A partir de entonces
se suceden periodos de inactividad absoluta con momentos bajos.
En cierto modo, la
publicación me animó a escribir. En algún sitio leí una entrevista a algún
escritor de renombre o desconocido -me da igual porque no me acuerdo de quién
se trataba-, que decía llevar siempre un bloc de notas encima y allí anotaba
todo lo que se le ocurría, en cualquier momento.
Hice lo propio, me
compré una libretita y un lápiz y, de la técnica del “siempre atento” a la
inspiración, nacieron textos tan destacados como los titulados: “Señora gorda
en el andén”, “Si se agacha un poco más se le ve el pezón”, “Estoy tan cansado
que no puedo ni escribir”, “Cuándo coño voy a encontrar un trabajo decente” y
otros que ni siquiera merecieron un título.
Se acabaron las
páginas, más pobladas de dibujitos de muchachas en cueros que de texto y, a la
vista del desigual resultado, perdí el interés por seguir llevando a cuestas la
dichosa libretita.
A la libreta
sucedieron largos inviernos de silencio, roto en escasas ocasiones por
guturales gritos en la noche, sin sentido, sin propósito, sin hilo argumental.
Garabatos inconexos en un papel que no significaban nada.
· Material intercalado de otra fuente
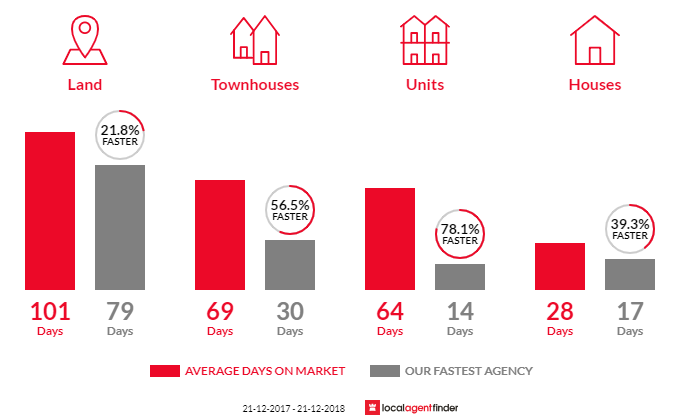 Average time to sell property in Soldiers Hill, VIC 3350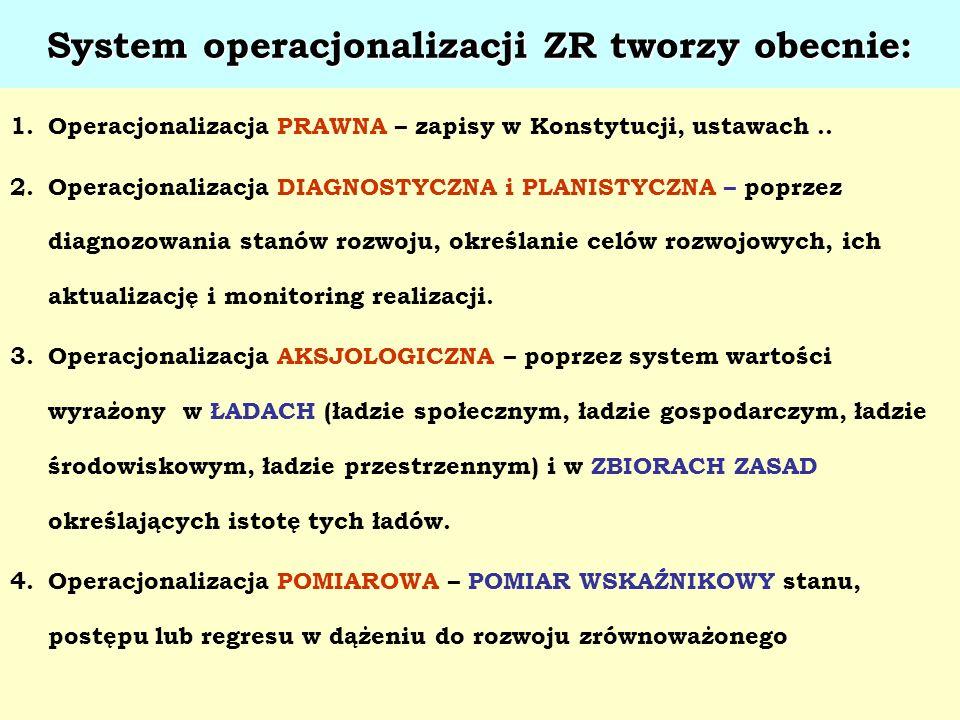 System operacjonalizacji ZR tworzy obecnie: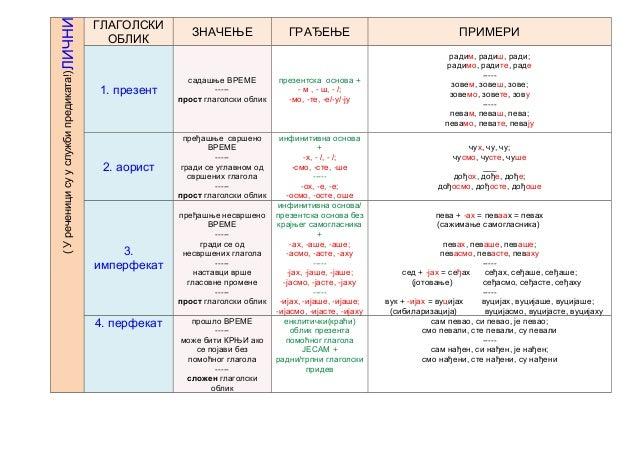Tabela  - glagolski oblici Slide 2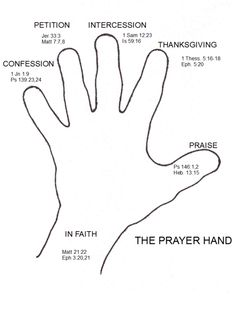 The Prayer Hand- I used to use this. May need to reintroduce it.
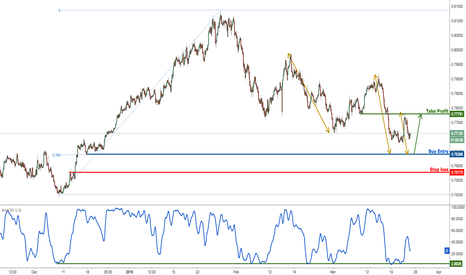 AUDUSD: AUDUSD approaching major support, prepare for a bounce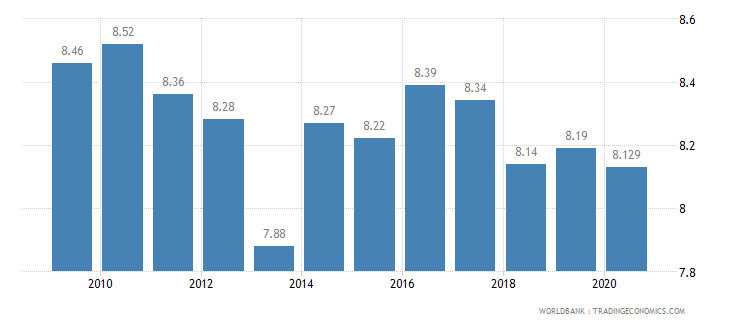australia vulnerable employment female percent of female employment wb data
Perdidos en algún
cajón, olvidados, marchitos. Varias mierdas, para entendernos, escritas cuando
el aburrimiento era más poderoso que el sueño.
El aburrimiento es un
arma de doble filo. Por un lado corta y por el otro también, que para eso tiene
dos filos.
Hecha esta reflexión,
absurda por otra parte, sigo con el relato.
La falta de aficiones
me llevó de nuevo a enfrentarme a una hoja en blanco. Para entonces ya existían
los ordenadores personales y eso, amigos, es una tentación nueva. Una cosa es
escribir en papel y darte cuenta de que no tienes nada que explicar. Y otra muy
diferente es hacerlo en un procesador de texto.
La sensación de ser
inocuo y no tener nada que ofrecer es la misma, pero con la ventaja de haberlo
contrastado en un nuevo medio.
Comencé una novela,
basada en un personaje inspirado por un compañero de trabajo. Un señor bajito,
enjuto y nervioso, analfabeto e intenso. Un personaje que daba para una
película, un libro, un ensayo, un sainete, un romance y una ópera. Me cansé de
él a las pocas páginas.
Comencé varios
cuentos, varias novelas más e, incluso, conseguí acabar algún relato que
publiqué en una página de internet. Acabar algo anima, aunque se acabe pronto y
mal para poder darlo por terminado, así que empecé muchos más que siguen
inacabados. El pez que me muerde la cola. ¡Ay!
Acabé hasta un guion
de esos que pueblan los cajones de los más célebres agentes inmobiliarios, de
los más ilustres camareros de after.
De hecho, estoy
convencido de que esos guiones, pobladores inmigrantes en cajones, forman una
comunidad bien avenida que se reúne en la oscuridad de los fondos y traman
nuevos capítulos, reescriben finales y dotan a algunos personajes del recorrido
que originalmente no tenían.
Con el tiempo,
después de escribir y distribuir entre mis amistades algunos relatos del estilo
de mis vidasmías, me dejé convencer para revolucionar el mundo digital abriendo
un blog en el que podría ir publicando. La gran ventaja del blog es que es
gratis y fácil. Otra ventaja pequeña, pero atractiva, es que tú mismo marcas el
ritmo.
Paradójicamente,
tener un sitio donde colgar mis paranoias sin la presión de escribir para una
fecha concreta, en lugar de incitar a la perreza, me ha dado una constancia de
la que no había hecho gala nunca antes.
Otra gran ventaja del
blog es poder poner la palabra “paradójicamente” en un texto, publicarlo y, al
cabo de un tiempo, leerlo y admirar al autor por haber puesto bien la tilde.